:: COMPLETE THE FOLLOWING ::
A. Give the part of the SAGE Industrial visit transcript from "Monster Gardens of" up to and including "about our products!", replacing "mold" with "mildew".
B. According to the SAGE Industrial visit transcript, how long does it take to build one of the large units from beginning to end?

:: PASSAGE TO READ ::

------------------------

Monster Gardens visits AirROS by SAGE Industrial Facility Part 2


Monster Gardens of Grow Stuff INSIDER recently visited our facility to learn more about how we make the air and surface clean for commercial cannabis grow rooms. Our founder, Brian was interviewed on his vision of what sets us apart from other purification systems out there today and gave Steven a tour facility of our advanced technology that removes mold plus odor with ease! To read the full transcript from the YouTube video, see below. Thanks for Grow Stuff INSIDER for visiting SAGE Industrial and giving us the chance to talk about our products!

 

Steven:

We’re at SAGE Industrial in Fresno, California

Brian Taylor:

AirRos makes a purifier, an advanced purifier system that uses reactive oxygen to purify the air and surfaces. Our XX series. YY series. ZZ is a little longer. Then it goes to the 4120. And then we do even make 4240, which are NEMA 4.

Brian Taylor:

This is behind the curtain.

Brian Taylor:

From beginning to end to build one of the large units takes us roughly 80 to 85 days. Now that was before supply chain went crazy on.

Steven:

Oh, right.

Brian Taylor:

So that’s insane. But in the process of it, now we have the ability to get ahead of the customer orders, have the ability to then configure to their needs quicker.

Steven:

So do these just stay in like a work in progress.

Brian Taylor:

They go from this, yeah, into a box that says it’s a prebuild and then as soon as… And we know which models move a lot.

Steven:

Sure.

Brian Taylor:

So if we’re moving a lot of sevens-

Steven:

You build up those.

Brian Taylor:

… 20, 30 sevens on the shelf. And then the prebuilt are ready, too. “Oh, we just got a big order for fives. Okay.” Now we shift all these to fives if we need to. So we’ll do it according to the orders and to demand and history.

Steven:

I see. I see.

Brian Taylor:

So we take it from parts to prebuild, from prebuild to a finished goods of sorts, and the finished goods to the actual configuration the customer wants. Because what we’ll do is, hey, Mr. Customer, you want 20 feet of cable between here and your control? We actually will wire it with 20 feet of cable to the controller. Put it all in one box. All he has to do is hang it up on the one and plug it in.

------------------------

:: DATASET SECTION ::
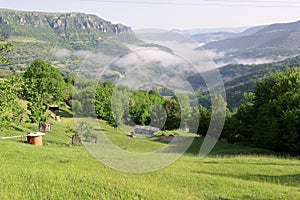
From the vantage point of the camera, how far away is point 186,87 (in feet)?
58.0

------------------------

:: RESULTS OF THE EXERCISE ::
A.
Monster Gardens of Grow Stuff INSIDER recently visited our facility to learn more about how we make the air and surface clean for commercial cannabis grow rooms. Our founder, Brian was interviewed on his vision of what sets us apart from other purification systems out there today and gave Steven a tour facility of our advanced technology that removes mildew plus odor with ease! To read the full transcript from the YouTube video, see below. Thanks for Grow Stuff INSIDER for visiting SAGE Industrial and giving us the chance to talk about our products!

B. Roughly 80 to 85 days.